In this way, it is ensured that for switched off fuel (for example, because of a leaking injection valve), an ignitable mixture is still provided and the torque or the power is not impermissibly high. In an advantageous manner, the fresh air supply is so adjusted that, if an injection would take place, a torque would result for a stoichiometric mixture composition which leads to no impermissible vehicle reaction.
Of special advantage is, as a supplement or in the alternative to the above solution, the switchover to stoichiometric or rich operation. Then access can be made to the monitoring method known from the state of the art. In an advantageous manner, this is carried out when the accelerator pedal is released. Here too, it is advantageous when the supplied fresh air quantity is so adjusted by control of the throttle flap in dependence upon the driver input and the rpm so that an idle torque results. If the instantaneously computed torque or the instantaneously computed power exceeds, then this fault is detected and countermeasures are initiated.

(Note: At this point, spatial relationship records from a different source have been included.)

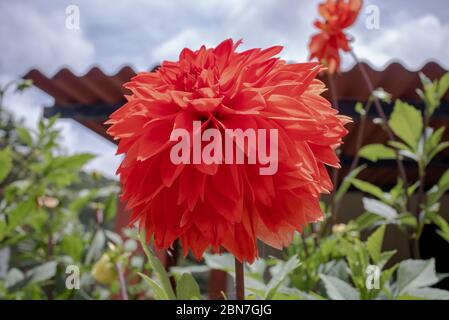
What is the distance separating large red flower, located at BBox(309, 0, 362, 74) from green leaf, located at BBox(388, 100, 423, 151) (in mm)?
160

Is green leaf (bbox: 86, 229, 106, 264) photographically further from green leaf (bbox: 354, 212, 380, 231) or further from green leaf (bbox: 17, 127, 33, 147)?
green leaf (bbox: 354, 212, 380, 231)

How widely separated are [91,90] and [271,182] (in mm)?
1612

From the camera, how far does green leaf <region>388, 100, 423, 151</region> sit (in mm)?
802

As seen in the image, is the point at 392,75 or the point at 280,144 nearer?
the point at 280,144

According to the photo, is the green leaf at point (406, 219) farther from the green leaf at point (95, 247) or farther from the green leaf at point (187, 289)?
the green leaf at point (95, 247)

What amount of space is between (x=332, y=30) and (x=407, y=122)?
0.23m

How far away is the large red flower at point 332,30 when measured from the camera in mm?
810

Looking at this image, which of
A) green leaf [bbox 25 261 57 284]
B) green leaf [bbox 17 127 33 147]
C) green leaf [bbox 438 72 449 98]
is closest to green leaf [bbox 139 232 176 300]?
green leaf [bbox 25 261 57 284]

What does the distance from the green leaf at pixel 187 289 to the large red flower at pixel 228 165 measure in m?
0.10

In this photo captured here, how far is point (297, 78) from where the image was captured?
1.13ft

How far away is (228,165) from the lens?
0.33 metres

In an especially advantageous manner, the maximum rpm is applied for monitoring with the pedal released and the fresh air quantity is limited. Either the metering of fuel is switched off or, in special operating states, the stoichiometric operation is initiated. The operating states are those wherein, for example, a switchoff above the rpm cannot take place because of a hot catalytic converter or for reasons of comfort, for example, in first gear. In both cases, access is made to the known monitoring method based on the determined air supply.